First, Giambi is getting on base at a much more prolific pace than Sheffield so far this year. Sheffield, with a contract extension and who knows what else hanging over his head, isn’t off to a horrible start, but he’s not off to a Sheffieldian start. He’s slugging .538 with 3 home runs and 11 RBI this year. But his OBP is at .309, just 21 points higher than his .288 average. With a career OBP .100 points higher than his career batting average, Sheffield is exhibiting a noted lack of patience at the plate in the early goings this season.

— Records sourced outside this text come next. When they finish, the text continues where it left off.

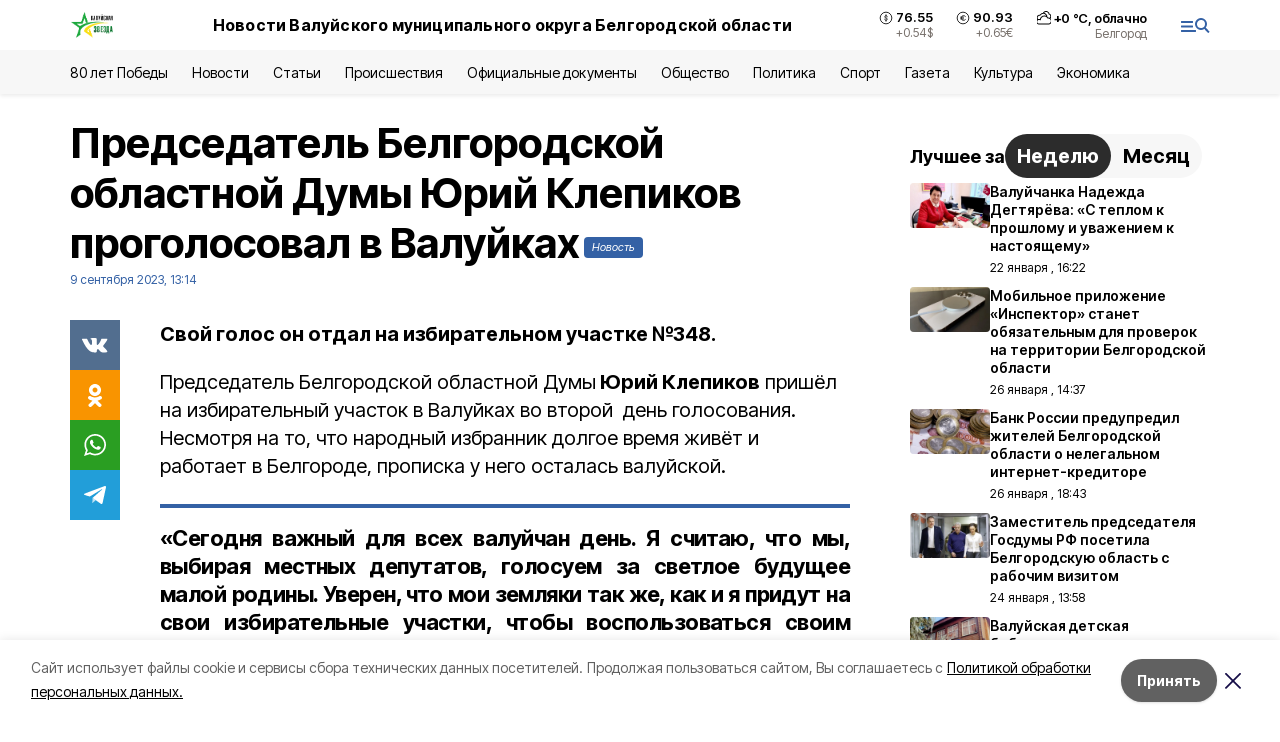

--- FILE ---
content_type: application/javascript; charset=UTF-8
request_url: https://val-zvezda31.ru/_next/static/chunks/pages/feed-602171d4a8181a37.js
body_size: 2385
content:
(self.webpackChunk_N_E=self.webpackChunk_N_E||[]).push([[3986],{73701:function(e,t,n){(window.__NEXT_P=window.__NEXT_P||[]).push(["/feed",function(){return n(77637)}])},97205:function(e,t,n){"use strict";var l=n(85893),r=n(92079),i=n(41664),a=n(57475),s=n(36573);t.Z=function(e){var t,n,o=e.matter,c=e.showPlatformTitle,u=(0,s.Z)();return(0,l.jsx)(i.default,{href:o.path,children:(0,l.jsxs)("a",{children:[(0,l.jsx)(r.Z,{src:null===(t=o.image)||void 0===t?void 0:t.image_250,alt:o.title,blackout:null===(n=o.image)||void 0===n?void 0:n.apply_blackout}),(0,l.jsxs)("div",{className:"flex justify-between my-2 text-sm text-gray-500",children:[(0,l.jsx)("span",{children:u(o.published_at)}),(0,l.jsx)("span",{children:c?o.platform_title:(0,a.q)(o)})]}),(0,l.jsx)("div",{className:"font-medium leading-tight",children:o.title})]})})}},75677:function(e,t,n){"use strict";n.r(t);var l=n(85893),r=n(32969),i=n.n(r),a=n(67294),s=n(80815),o=n(97205),c=n(91770),u=n(59494),d=n(75660),f=n(8080),m=n(23049),h=n(11163),_=n(94184),v=n.n(_),p=n(41664),b=n(52125),g=n(46300),x=n(79895),j=n(80735);function y(e,t,n){return t in e?Object.defineProperty(e,t,{value:n,enumerable:!0,configurable:!0,writable:!0}):e[t]=n,e}function w(e,t){return function(e){if(Array.isArray(e))return e}(e)||function(e,t){var n=[],l=!0,r=!1,i=void 0;try{for(var a,s=e[Symbol.iterator]();!(l=(a=s.next()).done)&&(n.push(a.value),!t||n.length!==t);l=!0);}catch(o){r=!0,i=o}finally{try{l||null==s.return||s.return()}finally{if(r)throw i}}return n}(e,t)||function(){throw new TypeError("Invalid attempt to destructure non-iterable instance")}()}function N(e){return function(e){if(Array.isArray(e)){for(var t=0,n=new Array(e.length);t<e.length;t++)n[t]=e[t];return n}}(e)||function(e){if(Symbol.iterator in Object(e)||"[object Arguments]"===Object.prototype.toString.call(e))return Array.from(e)}(e)||function(){throw new TypeError("Invalid attempt to spread non-iterable instance")}()}var k="feedViewType";t.default=function(e){var t,n,r=e.isPopUp,_=void 0!==r&&r,Z=e.feed,S=e.bgColor,T=e.width,P=e.showSlug,E=void 0===P||P,F=e.styles,A=void 0===F?i():F,I=e.feedListStyles,C=e.videoIcon,O=void 0!==C&&C,L=e.maxItems,M=e.fullFeedLink,X=function(e){H(e),localStorage.setItem(k,e)},q=(0,b.F)(),D=q.isDesktop,R=q.isMobile,U=(0,j.Z)().isTvSection,V=(0,g.F)(),z=V.news_feeds.length?V.news_feeds[0]:void 0,B=(0,a.useState)("list"),G=B[0],H=B[1],J=(0,a.useState)({kind:"belgorod_local_3"===V.template||"openbelgorod_2"===V.template?["news_item","article"]:"news_item",rubric:null===z||void 0===z?void 0:z.filters.rubrics,story:null===z||void 0===z?void 0:z.filters.stories,platform_id:null===z||void 0===z?void 0:z.filters.platform_ids,in_feed:!0}),K=J[0],Q=J[1],W=(K.platform_id||[]).length>1,Y=(0,h.useRouter)(),$="/feed"===Y.pathname&&!Z,ee=w((0,u.Z)({initialPage:1,params:K,toggleFooter:$}),2),te=ee[0],ne=te.matters,le=te.loading,re=ee[1],ie=Z||N(ne),ae=null!==(n=null===(t=V.news_feed_promo_blocks.promo)||void 0===t?void 0:t.filter((function(e){return e.matter})))&&void 0!==n?n:[],se=!0,oe=!1,ce=void 0;try{for(var ue,de=ae[Symbol.iterator]();!(se=(ue=de.next()).done);se=!0){var fe=ue.value;Z||ie.splice(fe.position,0,fe.matter)}}catch(he){oe=!0,ce=he}finally{try{se||null==de.return||de.return()}finally{if(oe)throw ce}}(0,a.useEffect)((function(){$||re(!0);var e=localStorage.getItem(k);e&&X(e)}),[]);var me=R||["sakhalin_local","stavropol_local","belgorod_local","sakh_online","openbelgorod_2"].includes(V.template)&&("/"===Y.route||"/tv"===Y.route)||_;return(0,l.jsxs)("div",{className:v()(A.feed),style:{background:S||"",width:T},"data-template":V.template,children:[D&&(0,l.jsx)("div",{className:"flex justify-between items-center mb-6 border-b border-gray-300",children:(0,l.jsxs)("div",{className:A.viewType,children:[(0,l.jsx)("button",{title:"\u0421\u043f\u0438\u0441\u043a\u043e\u043c",className:v()(A.__list,y({},A.__active,"list"===G)),onClick:function(){return X("list")}}),(0,l.jsx)("button",{title:"\u041f\u043b\u0438\u0442\u043a\u043e\u0439",className:v()(A.__tile,y({},A.__active,"tile"===G)),onClick:function(){return X("tile")}})]})}),R&&V.news_feeds.length>0&&(0,l.jsx)(m.a,{onChange:function(e){Q(e),re(!0)}}),(0,l.jsxs)("div",{className:me?"":A.cols,children:[(0,l.jsxs)("div",{children:["list"===G&&ie.slice(0,L||ie.length).map((function(e,t){return(0,l.jsxs)("div",{children:[(0,l.jsx)(s.Z,{matter:e,showPlatformTitle:W,showSlug:E,styles:I,videoIcon:O}),6===t&&(0,l.jsx)(x.Z,{template:"sakhalin_local",slug:"banner_4",className:"mb-4"}),13===t&&(0,l.jsx)(x.Z,{template:"sakhalin_local",slug:"banner_5",className:"mb-4"}),4===t&&!U&&(0,l.jsx)(x.Z,{template:"sakh_online",slug:"banner_7",className:"mb-4"}),5===t&&U&&(0,l.jsx)(x.Z,{template:"sakh_online",slug:"banner_7",className:"mb-4"}),13===t&&(0,l.jsx)(x.Z,{template:"sakh_online",slug:"banner_5",className:"mb-4"})]},t)})),"tile"===G&&(0,l.jsx)("div",{className:"grid grid-cols-3 gap-8 mb-6",children:ie.slice(0,L||ie.length).map((function(e,t){return(0,l.jsxs)(l.Fragment,{children:[(0,l.jsx)(o.Z,{matter:e,showPlatformTitle:W},t),5===t&&!U&&(0,l.jsx)(x.Z,{template:"sakh_online",slug:"banner_7",className:"mb-4 col-span-3 mx-auto"})]})}))}),$&&(0,l.jsx)(d.Z,{onLoad:re,loading:le}),le&&(0,l.jsx)(f.Z,{}),!$&&!le&&(0,l.jsx)(p.default,{href:M||"/feed",children:(0,l.jsx)("a",{className:"font-bold font-serif text-sm",children:"\u041f\u043e\u043b\u043d\u0430\u044f \u043b\u0435\u043d\u0442\u0430 \u043d\u043e\u0432\u043e\u0441\u0442\u0435\u0439 \u2192"})})]}),me?null:(0,l.jsx)(c.Z,{})]})]})}},77637:function(e,t,n){"use strict";n.r(t),n.d(t,{__N_SSP:function(){return o}});var l=n(85893),r=n(75677),i=n(960),a=n(52125),s=n(46300),o=!0;t.default=function(){var e=(0,a.F)().isMobile,t=(0,s.F)().template;return(0,l.jsxs)(l.Fragment,{children:[e&&"sakh_online"!==t&&(0,l.jsx)(i.Z,{}),(0,l.jsx)("div",{className:"container mt-4",children:(0,l.jsx)(r.default,{})})]})}}},function(e){e.O(0,[1481,2642,5917,8127,1770,9387,9774,2888,179],(function(){return t=73701,e(e.s=t);var t}));var t=e.O();_N_E=t}]);

--- FILE ---
content_type: application/javascript; charset=UTF-8
request_url: https://val-zvezda31.ru/_next/static/chunks/pages/news/%5Brubric%5D/%5Bdate%5D/%5Bslug%5D-f3fe7bf9194c39a1.js
body_size: 331
content:
(self.webpackChunk_N_E=self.webpackChunk_N_E||[]).push([[1290],{16105:function(n,u,r){(window.__NEXT_P=window.__NEXT_P||[]).push(["/news/[rubric]/[date]/[slug]",function(){return r(58658)}])},58658:function(n,u,r){"use strict";r.r(u),r.d(u,{__N_SSP:function(){return _},default:function(){return t.Z}});var t=r(39773),_=!0}},function(n){n.O(0,[1481,2642,5917,8127,1770,7049,2260,9773,9774,2888,179],(function(){return u=16105,n(n.s=u);var u}));var u=n.O();_N_E=u}]);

Giambi, on the other hand, has been on base nearly always it seems. He is hitting .344/.543/.781. He won AL Player of the Week last week after hitting 4 home runs and getting on base 70 percent of the time. With Jeter and Damon both getting on base nearly 45 percent of the time, putting Giambi third would give Alex Rodriguez a ridiculous number of RBI chances and many with no out. The Yanks would have the added bonus though of having their number one OBP guy and arguably their biggest power threat batting in front of Alex Rodriguez and Gary Sheffield. Not to insult Hideki Matsui and Jorge Posada, but Giambi would see even more pitches to hit in the three hole than he does in the five hole.
So with their next 15 games against American League East competitors, it’s time for the Yankees to show their true mettle. If they can avoid the offensive slumps that come in between spurts of ridiculous offense, these next 15 games could begin to show some separation among AL East teams. And if Joe Torre is willing to get a little creative with his lineup card, the Yanks just might blow by team offensive records this year.